**SET PROBLEM 1:** Copy word for word the stretch of the passage on learning conversation from "This process was" through "the right time.".
**SET PROBLEM 2:** In the passage on learning conversation, how did Miss Sullivan deliver sentences instead of speaking them aloud?

**EXTRACT TO READ:**
▼

From the beginning of my education Miss Sullivan made it a practice to speak to me as she would speak to any hearing child; the only difference was that she spelled the sentences into my hand instead of speaking them. If I did not know the words and idioms necessary to express my thoughts she supplied them, even suggesting conversation when I was unable to keep up my end of the dialogue.

 

This process was continued for several years; for the deaf child does not learn in a month, or even in two or three years, the numberless idioms and expressions used in the simplest daily intercourse. The little hearing child learns these from constant repetition and imitation. The conversation he hears in his home stimulates his mind and suggests topics and calls forth the spontaneous expression of his own thoughts. This natural exchange of ideas is denied to the deaf child. My teacher, realizing this, determined to supply the kinds of stimulus I lacked. This she did by repeating to me as far as possible, verbatim, what she heard, and by showing me how I could take part in the conversation. But it was a long time before I ventured to take the initiative, and still longer before I could find something appropriate to say at the right time.

▲

**EXCERPTED RECORDS:**

▼

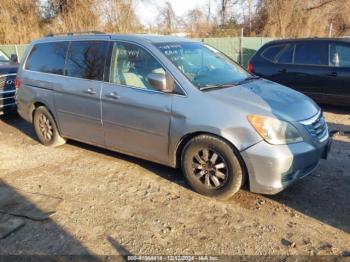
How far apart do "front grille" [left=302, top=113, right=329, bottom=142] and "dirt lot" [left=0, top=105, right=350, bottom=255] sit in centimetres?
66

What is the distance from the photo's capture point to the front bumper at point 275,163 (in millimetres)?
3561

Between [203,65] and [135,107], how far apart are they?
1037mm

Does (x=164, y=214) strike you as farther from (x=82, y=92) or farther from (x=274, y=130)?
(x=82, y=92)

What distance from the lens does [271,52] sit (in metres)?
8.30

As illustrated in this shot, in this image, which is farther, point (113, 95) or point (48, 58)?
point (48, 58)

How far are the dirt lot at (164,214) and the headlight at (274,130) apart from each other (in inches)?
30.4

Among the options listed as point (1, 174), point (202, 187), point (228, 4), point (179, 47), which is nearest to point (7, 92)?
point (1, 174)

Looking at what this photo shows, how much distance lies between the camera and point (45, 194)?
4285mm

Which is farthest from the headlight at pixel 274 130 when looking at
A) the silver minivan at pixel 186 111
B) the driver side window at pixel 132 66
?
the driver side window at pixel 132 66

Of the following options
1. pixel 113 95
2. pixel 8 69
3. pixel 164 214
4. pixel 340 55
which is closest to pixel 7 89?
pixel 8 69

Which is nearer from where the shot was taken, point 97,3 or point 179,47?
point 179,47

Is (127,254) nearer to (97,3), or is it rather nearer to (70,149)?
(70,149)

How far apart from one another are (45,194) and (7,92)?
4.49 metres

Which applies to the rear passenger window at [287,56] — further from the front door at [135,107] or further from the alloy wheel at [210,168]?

▲

**WORKED SOLUTION 1:**
This process was continued for several years; for the deaf child does not learn in a month, or even in two or three years, the numberless idioms and expressions used in the simplest daily intercourse. The little hearing child learns these from constant repetition and imitation. The conversation he hears in his home stimulates his mind and suggests topics and calls forth the spontaneous expression of his own thoughts. This natural exchange of ideas is denied to the deaf child. My teacher, realizing this, determined to supply the kinds of stimulus I lacked. This she did by repeating to me as far as possible, verbatim, what she heard, and by showing me how I could take part in the conversation. But it was a long time before I ventured to take the initiative, and still longer before I could find something appropriate to say at the right time.

**WORKED SOLUTION 2:** She spelled them into the narrator's hand.